On Thursday, Iran's envoy to the International Atomic Energy Agency (IAEA), Ali Akbar Salehi, gave  a declaration he said "fully discloses" all aspects of Tehran's nuclear programme, which he insisted was entirely peaceful.

   

The IAEA governing board set a 31 October deadline for Iran to provide it with such a declaration. Failure to do so would have left the agency's board with no choice but to report Iran to the United Nations Security Council for possible economic sanctions.

   

But US officials insist Iran is in clear breach of the nuclear Non-Proliferation Treaty (NPT), and if the 35-nation IAEA board agreed, it would have to notify the Security Council.

 

Positive

   

US Secretary of State Colin Powell told the French daily Le Figaro that Iran's delivery of the declaration was positive, but added that he still did not trust them.

   

"They have tried to hide their weapons programme from the IAEA and the international community," he said.

   

Washington had hoped to push the IAEA board to declare Iran in "non-compliance" with its NPT obligations at a 20 November board session.

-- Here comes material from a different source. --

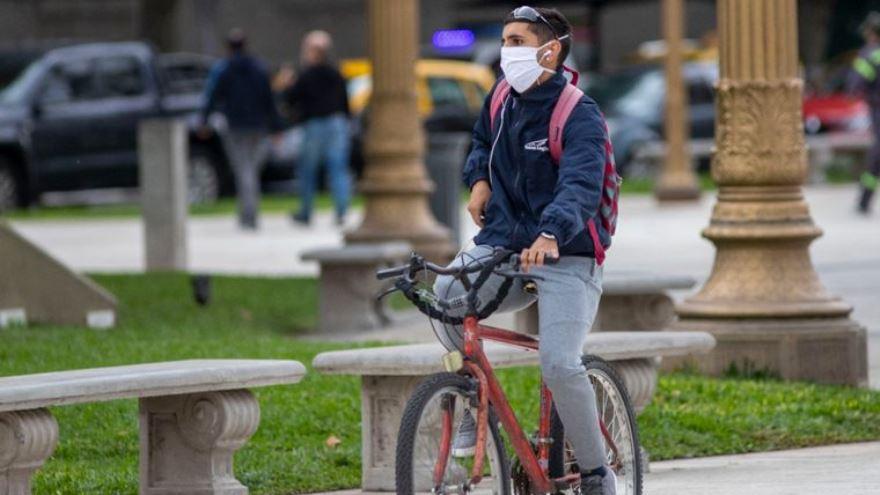 El uso de la bicicleta creció en la pandemia.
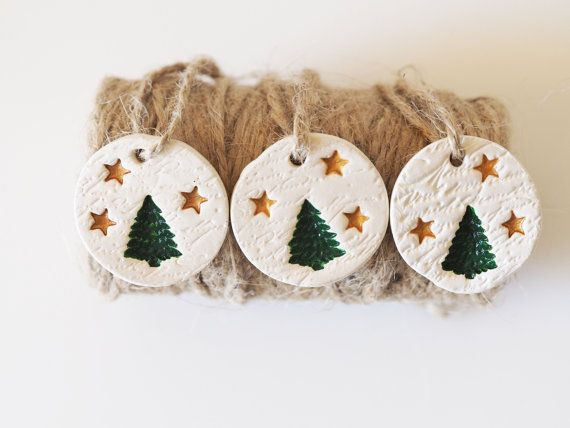 Photo of Set of 3 Christmas tree on vintage french script clay decoration -Christmas ornament – Clay gift tag – Christmas tree and gold stars design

But diplomats said it would be very difficult after Iran has said it will cooperate with the UN nuclear agency.

   

"Whatever happens now, the winds of engagement are now in favour," a western diplomat on the IAEA board said.

 

"Iran is responding and I think it calls for the US to at least rethink its isolationist policy for Iran"

David Albright
President: Institute for Science and International Security

On Tuesday, the foreign ministers of Britain, France and Germany brokered a deal with Iran under which Tehran agreed to suspend its controversial uranium enrichment programme and accept a tougher, short-notice IAEA inspection regime.

   

The diplomat said this deal included an understanding that France, Germany and Britain would not support a finding of NPT non-compliance in November - provided IAEA chief Muhammad ElBaradei has no shocking revelations in his next Iran report.

 

Superior strategy

   

Former UN weapons inspection David Albright said the success of the Big Three's mission showed engaging Iran was the superior strategy.

   

"Iran is responding and I think it calls for the US to at least rethink its isolationist policy for Iran...which is based on calling them names and isolating them," said Albright, who is president of the Institute for Science and International Security, a US-based think-tank.

   

The IAEA found traces of weapons-grade highly-enriched uranium at two sites in Iran, sparking fears that Iran has the technology and know-how to purify uranium for use in a bomb.

   

Iran claims these traces are the result of contamination from enrichment centrifuges bought abroad on the black market during the 1980s.